Flexural Strengthening of Reinforced Concrete Columns with Near-Surface-Mounted FRP or Stainless Steel

Abstract

Near-surface mounted (NSM) reinforcement involves cutting grooves into a concrete cover and bonding reinforcing bars inside the grooves using an appropriate filler. A large-scale experimental program was conducted to study the behavior of reinforced concrete (RC) columns under simulated seismic loading, strengthened in flexure with different types and configurations of NSM reinforcing materials. Lateral load-versus-displacement response characteristics (peak force, drift ratios, energy dissipation, and stiffness) were compared in order to examine the role of different parameters.

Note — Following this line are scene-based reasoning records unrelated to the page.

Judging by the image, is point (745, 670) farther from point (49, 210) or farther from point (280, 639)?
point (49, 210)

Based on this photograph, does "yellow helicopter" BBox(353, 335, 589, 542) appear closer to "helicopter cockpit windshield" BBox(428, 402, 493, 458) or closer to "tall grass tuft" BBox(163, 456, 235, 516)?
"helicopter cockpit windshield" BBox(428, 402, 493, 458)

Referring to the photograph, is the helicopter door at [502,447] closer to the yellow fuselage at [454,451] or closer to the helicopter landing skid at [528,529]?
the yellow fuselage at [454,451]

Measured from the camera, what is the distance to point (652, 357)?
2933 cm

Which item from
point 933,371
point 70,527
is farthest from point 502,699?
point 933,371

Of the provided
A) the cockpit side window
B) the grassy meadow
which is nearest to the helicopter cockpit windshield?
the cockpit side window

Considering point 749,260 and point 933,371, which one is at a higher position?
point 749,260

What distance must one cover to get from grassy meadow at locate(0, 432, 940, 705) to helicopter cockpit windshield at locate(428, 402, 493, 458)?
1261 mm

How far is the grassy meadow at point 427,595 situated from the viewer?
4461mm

The parameters include carbon or glass fiber-reinforced polymers (FRP) versus stainless steel, configuration and amount of NSM reinforcement, confinement via local jacketing, and type of bonding agent (epoxy resin or mortar). The results show that NSM FRP or stainless steel reinforcement is a viable solution toward enhancing the flexural resistance of RC columns subjected to seismic loads. All types of NSM reinforcing elements reached large axial strains. Local confinement with textile-reinforced mortar jackets was effective in controlling buckling of the NSM reinforcement, thus enabling this reinforcement to reach higher strains at failure. Epoxy-based bonding agencies inside grooves were more effective than cement-based mortar bonding agents.